**What needs to be done**
Reproduce everything from the beginning of the items down to the line containing "the point at 1217,482 <", both ends included, with no changes.

**Task input**
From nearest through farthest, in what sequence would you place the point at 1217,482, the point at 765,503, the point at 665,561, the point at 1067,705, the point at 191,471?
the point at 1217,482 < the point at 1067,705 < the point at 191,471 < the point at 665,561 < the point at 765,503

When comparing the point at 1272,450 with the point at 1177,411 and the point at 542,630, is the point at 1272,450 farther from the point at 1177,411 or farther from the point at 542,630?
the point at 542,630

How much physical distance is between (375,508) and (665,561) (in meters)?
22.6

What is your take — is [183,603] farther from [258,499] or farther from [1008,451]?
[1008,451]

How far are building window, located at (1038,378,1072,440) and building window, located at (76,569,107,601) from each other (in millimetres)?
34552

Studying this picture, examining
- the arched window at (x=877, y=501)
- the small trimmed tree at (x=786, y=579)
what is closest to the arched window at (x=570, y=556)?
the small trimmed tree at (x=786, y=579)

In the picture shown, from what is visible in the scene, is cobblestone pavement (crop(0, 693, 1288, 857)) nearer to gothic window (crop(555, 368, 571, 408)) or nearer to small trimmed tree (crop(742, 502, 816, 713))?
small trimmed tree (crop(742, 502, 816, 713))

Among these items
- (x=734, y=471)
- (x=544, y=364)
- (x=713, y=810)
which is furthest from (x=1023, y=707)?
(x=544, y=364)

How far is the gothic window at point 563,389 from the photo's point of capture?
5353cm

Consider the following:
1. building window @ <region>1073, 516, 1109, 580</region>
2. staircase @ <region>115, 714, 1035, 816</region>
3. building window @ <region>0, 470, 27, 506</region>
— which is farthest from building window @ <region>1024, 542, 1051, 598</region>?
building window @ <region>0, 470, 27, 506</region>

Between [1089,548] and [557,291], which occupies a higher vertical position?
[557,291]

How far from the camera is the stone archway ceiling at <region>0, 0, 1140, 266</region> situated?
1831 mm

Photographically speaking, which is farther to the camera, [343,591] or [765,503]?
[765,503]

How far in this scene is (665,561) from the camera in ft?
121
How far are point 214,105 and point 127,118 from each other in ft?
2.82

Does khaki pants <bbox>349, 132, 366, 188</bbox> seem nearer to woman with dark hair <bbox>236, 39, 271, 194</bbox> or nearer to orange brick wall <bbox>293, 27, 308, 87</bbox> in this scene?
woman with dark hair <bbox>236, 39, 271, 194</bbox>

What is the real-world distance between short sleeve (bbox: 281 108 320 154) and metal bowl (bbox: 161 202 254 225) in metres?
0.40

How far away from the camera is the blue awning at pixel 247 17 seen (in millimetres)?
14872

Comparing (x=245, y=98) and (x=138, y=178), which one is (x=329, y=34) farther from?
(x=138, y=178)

**Task result**
From nearest through farthest, in what sequence would you place the point at 1217,482, the point at 765,503, the point at 665,561, the point at 1067,705, the point at 191,471?
the point at 1217,482 < the point at 1067,705 < the point at 191,471 < the point at 665,561 < the point at 765,503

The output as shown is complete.